A polar plot window shows:

  • Green lines: Detected sound source directions
  • Line thickness: Proportional to confidence score
  • Angle labels: Azimuth in degrees (0° = North/front)

Azimuth Convention

  • = North (front of microphone)
  • 90° = East (right)
  • 180° = South (back)
  • 270° = West (left)

How It Works

1. Audio Processing Pipeline

Microphone (6 ch) → Channel Selection [1,4,3,2] → 4-channel audio

2. Feature Extraction

For each analysis window:

  • Compute STFT for all 4 channels
  • Extract magnitude, phase, cosine, and sine components
  • Result: (T_frames, 12_features, F_freq_bins)

3. Model Inference

  • Batch process features through ONNX model
  • Output: (T_frames, K_bins) logits per frame
  • Each frame has K probability scores for different azimuth angles

4. Histogram Aggregation

  • Apply softmax with temperature tau to logits
  • Weight by circular coherence (R_clip)
──────────
- [STATED TASK A] According to the text on sound source directions, which direction does an azimuth of 90° correspond to?

- [DATASET ROWS]
──────────
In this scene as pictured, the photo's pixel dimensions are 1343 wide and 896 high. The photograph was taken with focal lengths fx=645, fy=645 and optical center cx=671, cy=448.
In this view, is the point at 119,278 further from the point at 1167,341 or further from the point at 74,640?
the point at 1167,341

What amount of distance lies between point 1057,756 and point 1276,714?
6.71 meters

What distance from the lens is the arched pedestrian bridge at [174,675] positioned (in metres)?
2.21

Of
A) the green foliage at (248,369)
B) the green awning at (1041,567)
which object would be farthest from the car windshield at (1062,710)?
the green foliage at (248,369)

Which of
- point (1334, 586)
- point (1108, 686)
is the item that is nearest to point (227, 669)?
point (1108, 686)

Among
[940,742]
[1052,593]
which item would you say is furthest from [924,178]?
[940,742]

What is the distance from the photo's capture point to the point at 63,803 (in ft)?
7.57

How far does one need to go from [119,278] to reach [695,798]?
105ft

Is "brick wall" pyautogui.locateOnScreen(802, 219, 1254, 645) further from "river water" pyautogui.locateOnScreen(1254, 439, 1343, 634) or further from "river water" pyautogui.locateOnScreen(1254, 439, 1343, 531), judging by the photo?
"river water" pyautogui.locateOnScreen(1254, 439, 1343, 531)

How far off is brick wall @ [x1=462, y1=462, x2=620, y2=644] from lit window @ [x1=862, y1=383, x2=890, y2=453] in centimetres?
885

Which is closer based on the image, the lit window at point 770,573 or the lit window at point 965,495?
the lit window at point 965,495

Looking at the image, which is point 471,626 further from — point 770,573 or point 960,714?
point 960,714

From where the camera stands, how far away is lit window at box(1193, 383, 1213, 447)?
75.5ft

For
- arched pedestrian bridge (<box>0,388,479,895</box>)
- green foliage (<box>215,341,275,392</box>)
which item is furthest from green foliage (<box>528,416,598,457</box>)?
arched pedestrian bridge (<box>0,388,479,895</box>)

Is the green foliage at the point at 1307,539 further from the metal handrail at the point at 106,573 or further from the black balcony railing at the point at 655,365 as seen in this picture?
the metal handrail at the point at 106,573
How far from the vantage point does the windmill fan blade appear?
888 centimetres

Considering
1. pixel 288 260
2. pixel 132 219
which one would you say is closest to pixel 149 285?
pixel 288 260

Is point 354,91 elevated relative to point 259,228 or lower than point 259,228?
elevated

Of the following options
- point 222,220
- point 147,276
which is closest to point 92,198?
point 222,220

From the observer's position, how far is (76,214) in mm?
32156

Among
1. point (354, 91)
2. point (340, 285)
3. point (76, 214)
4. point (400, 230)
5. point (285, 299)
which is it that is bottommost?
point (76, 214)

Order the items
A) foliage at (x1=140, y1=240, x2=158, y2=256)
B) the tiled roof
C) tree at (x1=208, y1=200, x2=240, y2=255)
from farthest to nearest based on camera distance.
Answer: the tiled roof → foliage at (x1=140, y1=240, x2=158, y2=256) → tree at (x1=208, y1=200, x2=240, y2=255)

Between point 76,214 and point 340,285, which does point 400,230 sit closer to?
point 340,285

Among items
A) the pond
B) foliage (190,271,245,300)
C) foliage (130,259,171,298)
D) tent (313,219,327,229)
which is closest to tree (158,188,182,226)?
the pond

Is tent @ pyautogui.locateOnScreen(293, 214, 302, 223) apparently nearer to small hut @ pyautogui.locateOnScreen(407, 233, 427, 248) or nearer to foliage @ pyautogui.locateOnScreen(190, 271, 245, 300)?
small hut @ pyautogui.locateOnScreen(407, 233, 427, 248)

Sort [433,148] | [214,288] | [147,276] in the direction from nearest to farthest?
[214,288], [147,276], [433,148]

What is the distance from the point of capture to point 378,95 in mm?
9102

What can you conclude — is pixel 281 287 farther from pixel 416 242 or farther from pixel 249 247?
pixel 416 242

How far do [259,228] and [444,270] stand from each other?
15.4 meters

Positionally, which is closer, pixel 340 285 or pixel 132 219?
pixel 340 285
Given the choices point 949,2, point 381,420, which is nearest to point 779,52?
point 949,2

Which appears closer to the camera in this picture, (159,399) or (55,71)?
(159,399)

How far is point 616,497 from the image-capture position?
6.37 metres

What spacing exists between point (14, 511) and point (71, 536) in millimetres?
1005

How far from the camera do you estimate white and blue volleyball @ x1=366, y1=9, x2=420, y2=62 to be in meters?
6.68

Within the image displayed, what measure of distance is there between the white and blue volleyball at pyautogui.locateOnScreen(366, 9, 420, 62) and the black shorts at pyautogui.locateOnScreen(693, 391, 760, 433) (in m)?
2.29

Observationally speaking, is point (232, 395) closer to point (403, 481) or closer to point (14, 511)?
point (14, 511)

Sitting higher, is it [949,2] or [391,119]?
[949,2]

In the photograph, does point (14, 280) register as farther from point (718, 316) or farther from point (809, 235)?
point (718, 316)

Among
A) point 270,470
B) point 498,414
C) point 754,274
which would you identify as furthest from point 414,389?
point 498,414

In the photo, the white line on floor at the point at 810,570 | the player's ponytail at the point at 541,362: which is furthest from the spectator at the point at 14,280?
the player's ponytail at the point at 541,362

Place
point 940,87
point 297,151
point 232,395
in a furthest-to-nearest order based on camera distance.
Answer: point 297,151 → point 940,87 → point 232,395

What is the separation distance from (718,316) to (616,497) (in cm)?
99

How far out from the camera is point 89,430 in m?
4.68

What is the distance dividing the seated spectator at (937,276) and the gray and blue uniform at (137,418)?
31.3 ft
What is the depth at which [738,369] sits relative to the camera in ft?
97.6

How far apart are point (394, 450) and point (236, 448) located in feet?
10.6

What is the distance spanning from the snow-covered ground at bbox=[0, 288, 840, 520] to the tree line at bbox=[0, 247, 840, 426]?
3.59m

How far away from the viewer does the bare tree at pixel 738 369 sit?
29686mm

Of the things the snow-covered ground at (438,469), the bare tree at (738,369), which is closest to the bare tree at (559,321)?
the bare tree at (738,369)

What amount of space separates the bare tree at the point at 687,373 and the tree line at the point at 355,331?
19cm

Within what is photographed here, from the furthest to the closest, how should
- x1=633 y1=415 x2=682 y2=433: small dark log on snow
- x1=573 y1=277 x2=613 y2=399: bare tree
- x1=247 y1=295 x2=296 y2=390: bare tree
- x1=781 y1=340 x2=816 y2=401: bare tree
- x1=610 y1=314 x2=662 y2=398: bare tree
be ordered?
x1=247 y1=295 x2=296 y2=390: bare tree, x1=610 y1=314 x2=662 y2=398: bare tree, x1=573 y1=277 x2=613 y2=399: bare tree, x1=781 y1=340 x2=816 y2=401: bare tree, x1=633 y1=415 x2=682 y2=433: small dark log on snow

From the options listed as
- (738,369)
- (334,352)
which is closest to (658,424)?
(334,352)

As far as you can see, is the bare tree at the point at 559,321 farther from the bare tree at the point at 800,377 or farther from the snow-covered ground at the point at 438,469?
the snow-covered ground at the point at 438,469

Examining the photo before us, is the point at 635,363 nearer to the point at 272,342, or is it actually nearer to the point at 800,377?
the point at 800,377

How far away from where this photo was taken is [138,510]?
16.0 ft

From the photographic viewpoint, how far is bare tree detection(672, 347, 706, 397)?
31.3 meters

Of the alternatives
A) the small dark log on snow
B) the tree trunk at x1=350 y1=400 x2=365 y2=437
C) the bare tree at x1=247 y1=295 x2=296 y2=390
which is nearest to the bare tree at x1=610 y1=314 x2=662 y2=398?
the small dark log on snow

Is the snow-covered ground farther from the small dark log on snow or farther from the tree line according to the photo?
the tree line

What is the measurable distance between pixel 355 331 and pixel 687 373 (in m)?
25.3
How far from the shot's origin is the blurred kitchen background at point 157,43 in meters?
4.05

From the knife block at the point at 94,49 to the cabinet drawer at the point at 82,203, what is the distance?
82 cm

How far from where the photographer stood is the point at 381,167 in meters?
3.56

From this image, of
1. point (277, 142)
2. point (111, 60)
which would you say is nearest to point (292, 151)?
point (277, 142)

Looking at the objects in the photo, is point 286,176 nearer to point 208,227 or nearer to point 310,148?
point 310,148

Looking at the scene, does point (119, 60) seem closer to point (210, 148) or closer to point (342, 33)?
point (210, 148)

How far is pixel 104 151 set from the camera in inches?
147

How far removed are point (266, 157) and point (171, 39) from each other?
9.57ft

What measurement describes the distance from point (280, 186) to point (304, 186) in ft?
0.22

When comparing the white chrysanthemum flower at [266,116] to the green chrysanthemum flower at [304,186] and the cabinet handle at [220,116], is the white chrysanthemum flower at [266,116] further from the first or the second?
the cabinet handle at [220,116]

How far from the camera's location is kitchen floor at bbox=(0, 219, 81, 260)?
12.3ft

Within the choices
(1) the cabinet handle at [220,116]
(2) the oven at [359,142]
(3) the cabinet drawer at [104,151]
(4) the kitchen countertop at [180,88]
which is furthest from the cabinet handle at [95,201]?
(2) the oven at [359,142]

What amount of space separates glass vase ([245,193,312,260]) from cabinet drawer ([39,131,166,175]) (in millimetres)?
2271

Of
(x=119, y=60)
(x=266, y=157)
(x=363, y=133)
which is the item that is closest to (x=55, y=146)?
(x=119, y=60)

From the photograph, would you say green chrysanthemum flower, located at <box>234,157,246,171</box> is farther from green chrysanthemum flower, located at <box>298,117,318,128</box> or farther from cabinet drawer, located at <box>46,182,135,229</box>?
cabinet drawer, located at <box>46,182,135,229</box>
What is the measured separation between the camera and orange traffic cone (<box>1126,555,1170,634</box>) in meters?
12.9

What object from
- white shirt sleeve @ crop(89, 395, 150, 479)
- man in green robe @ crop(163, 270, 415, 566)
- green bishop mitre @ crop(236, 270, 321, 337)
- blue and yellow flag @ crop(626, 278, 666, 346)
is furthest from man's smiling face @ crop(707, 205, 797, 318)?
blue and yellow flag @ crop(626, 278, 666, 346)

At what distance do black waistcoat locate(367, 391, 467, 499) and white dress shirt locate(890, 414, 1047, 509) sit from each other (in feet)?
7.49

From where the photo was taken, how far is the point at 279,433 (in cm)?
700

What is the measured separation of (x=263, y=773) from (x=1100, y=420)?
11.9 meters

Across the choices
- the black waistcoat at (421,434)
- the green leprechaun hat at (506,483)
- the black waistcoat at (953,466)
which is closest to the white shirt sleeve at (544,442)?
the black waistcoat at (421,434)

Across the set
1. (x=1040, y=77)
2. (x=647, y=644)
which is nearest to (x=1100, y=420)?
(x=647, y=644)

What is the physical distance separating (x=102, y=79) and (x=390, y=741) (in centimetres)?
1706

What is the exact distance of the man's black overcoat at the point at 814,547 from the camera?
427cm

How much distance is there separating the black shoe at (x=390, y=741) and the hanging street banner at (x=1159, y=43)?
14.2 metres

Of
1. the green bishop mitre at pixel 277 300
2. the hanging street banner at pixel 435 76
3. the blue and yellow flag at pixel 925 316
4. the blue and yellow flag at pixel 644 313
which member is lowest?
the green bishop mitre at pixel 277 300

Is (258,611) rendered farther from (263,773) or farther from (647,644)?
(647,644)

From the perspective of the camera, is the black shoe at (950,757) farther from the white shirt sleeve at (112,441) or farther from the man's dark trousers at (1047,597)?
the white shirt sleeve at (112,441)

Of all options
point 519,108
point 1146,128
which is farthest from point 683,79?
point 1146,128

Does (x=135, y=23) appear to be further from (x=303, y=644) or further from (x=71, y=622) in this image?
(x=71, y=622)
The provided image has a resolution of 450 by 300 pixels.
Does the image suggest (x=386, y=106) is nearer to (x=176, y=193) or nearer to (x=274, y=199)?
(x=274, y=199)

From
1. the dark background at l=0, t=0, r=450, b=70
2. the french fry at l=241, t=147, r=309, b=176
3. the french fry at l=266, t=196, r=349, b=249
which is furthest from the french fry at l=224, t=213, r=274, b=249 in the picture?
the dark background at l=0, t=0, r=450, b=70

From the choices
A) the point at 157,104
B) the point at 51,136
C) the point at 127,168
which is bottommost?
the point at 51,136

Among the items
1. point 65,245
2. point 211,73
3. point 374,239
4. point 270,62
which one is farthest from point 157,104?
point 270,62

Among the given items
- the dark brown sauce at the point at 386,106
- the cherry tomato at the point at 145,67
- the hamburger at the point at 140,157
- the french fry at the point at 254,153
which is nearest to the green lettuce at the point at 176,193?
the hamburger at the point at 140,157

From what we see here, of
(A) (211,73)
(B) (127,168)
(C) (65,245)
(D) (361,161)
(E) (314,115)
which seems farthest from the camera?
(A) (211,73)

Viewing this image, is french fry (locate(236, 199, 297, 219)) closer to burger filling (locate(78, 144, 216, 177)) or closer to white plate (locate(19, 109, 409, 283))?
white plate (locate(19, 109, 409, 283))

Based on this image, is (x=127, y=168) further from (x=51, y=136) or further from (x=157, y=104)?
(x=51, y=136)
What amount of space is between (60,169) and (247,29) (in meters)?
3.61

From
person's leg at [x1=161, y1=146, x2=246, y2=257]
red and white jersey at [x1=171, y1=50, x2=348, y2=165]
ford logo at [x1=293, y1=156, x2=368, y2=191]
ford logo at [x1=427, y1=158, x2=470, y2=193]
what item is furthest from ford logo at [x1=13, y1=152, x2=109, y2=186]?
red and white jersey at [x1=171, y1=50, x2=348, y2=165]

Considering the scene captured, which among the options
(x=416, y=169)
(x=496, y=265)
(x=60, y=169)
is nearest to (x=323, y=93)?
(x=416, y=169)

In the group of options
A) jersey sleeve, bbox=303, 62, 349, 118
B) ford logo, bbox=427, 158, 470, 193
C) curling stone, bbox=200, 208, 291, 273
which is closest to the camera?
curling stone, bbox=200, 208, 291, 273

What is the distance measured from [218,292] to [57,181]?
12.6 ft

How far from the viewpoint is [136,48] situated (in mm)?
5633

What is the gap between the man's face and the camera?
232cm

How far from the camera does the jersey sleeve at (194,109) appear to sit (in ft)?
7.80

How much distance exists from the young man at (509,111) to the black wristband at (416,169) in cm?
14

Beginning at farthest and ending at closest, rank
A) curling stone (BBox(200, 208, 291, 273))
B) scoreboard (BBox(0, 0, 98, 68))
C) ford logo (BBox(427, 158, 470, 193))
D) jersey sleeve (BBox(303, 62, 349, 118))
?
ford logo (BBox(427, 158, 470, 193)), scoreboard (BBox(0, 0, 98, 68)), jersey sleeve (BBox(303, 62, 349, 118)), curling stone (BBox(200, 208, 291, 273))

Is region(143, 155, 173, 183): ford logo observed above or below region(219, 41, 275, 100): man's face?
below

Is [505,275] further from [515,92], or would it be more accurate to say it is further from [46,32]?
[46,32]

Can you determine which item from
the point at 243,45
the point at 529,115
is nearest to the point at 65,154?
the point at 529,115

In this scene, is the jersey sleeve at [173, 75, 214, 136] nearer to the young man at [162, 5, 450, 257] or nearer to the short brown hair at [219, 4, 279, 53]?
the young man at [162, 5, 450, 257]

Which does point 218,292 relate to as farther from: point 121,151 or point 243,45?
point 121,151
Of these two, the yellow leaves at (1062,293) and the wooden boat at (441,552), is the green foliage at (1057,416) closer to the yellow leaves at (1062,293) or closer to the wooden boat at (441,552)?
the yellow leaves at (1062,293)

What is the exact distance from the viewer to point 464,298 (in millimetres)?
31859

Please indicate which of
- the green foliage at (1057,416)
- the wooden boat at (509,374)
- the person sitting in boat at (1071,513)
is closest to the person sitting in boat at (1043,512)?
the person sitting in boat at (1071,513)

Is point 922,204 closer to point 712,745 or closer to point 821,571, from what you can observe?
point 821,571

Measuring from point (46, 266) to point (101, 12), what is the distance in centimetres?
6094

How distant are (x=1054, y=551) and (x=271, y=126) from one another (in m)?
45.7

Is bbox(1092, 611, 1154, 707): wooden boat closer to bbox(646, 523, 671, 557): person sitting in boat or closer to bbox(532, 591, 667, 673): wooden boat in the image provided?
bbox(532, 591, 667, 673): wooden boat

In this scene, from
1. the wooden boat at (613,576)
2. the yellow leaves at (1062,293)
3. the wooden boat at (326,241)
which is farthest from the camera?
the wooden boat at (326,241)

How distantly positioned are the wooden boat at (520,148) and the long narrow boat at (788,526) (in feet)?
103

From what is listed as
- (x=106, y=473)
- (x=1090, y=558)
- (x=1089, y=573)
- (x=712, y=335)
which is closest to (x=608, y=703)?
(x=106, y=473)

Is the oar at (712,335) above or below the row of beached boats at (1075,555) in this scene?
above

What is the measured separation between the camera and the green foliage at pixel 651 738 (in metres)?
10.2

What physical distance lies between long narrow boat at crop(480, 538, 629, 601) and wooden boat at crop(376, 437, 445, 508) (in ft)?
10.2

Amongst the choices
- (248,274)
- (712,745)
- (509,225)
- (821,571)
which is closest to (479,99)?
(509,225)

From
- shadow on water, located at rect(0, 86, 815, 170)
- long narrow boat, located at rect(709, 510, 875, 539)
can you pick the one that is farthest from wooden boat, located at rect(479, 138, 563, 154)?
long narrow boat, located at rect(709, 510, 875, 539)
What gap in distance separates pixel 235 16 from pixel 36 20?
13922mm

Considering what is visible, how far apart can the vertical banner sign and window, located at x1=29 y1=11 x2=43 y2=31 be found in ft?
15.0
──────────
- [STATED TASK B] Pick out every line of the records that contains the word "feet".

- [CORRECT RESULT A] East (right)

- [CORRECT RESULT B]
How far apart are point (394, 450) and point (236, 448) located in feet?
At what distance do black waistcoat locate(367, 391, 467, 499) and white dress shirt locate(890, 414, 1047, 509) sit from each other (in feet)?
How distantly positioned are the wooden boat at (520,148) and the long narrow boat at (788,526) (in feet)?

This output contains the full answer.